Is it broken in HEAD only or also in 9.6?

I think whomever uses win32.mak to build is quite unlikely to be tracking HEAD. They would notice at release time. (Since we don't have a buildfarm animal doing it)

 
Yeah.  For win32.mak, the key question is whether there is still anybody
who'd have an insurmountable problem with building the whole distro via
src/tools/msvc/ rather than just building libpq with win32.mak.  Given our
lack of infrastructure for testing win32.mak, continuing support for it
seems like quite an expensive proposition from the developer-time
standpoint.  I don't really want to do that if it's only going to save
somebody an occasional few minutes of build time.


Insurmountable, probably not. The big difference is that you don't need *any* dependencies to build a libpq using win32.mak, but you need many of them (to start with, perl...) to build using the built-in one. For people who want to build it, it certainly save a lot more than "a few minutes". For somebody who doesn't have ready scripts it takes a *long* time to set up a build environment to do our regular msvc builds.

I think the question is more, is there any need for people to do that at all, or are those people just going to be using the pre-built binaries anyway? That question I can't say I know the answer to.

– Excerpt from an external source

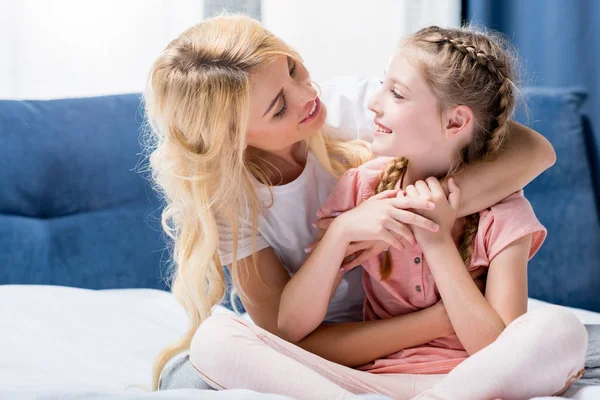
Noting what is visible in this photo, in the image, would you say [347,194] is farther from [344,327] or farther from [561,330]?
[561,330]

bcc32.mak is in a different category because it's basically the only
solution if you want to build libpq in Borland C.  But the lack of
user input suggests that maybe nobody cares about that anymore.

I think there's always been even fewer users of bcc32.mak than of the win32.mak one.

 
Borland C, per se, has been dead since the 90s according to wikipedia.
There are successor products with different names, none of which I can
recall anybody ever mentioning on the PG lists.  I speculate that
people are taking libpq.dll built with MSVC and using it in those
products, if they're using them with PG at all.

The compiler is still called bcc (bcc32c to be specific - see https://www.embarcadero.com/free-tools/ccompiler).  Apparently it's clang based now. I don't know if our mak file even works with that anymore though, it wouldn't surprise me if it doesn't. But the non-change-of-name could be why we're not seeing questions about it.

FWIW, I've suggested we drop it before, so no objections to that part from me (and if we do, there's some #ifdefs around it in headers as well).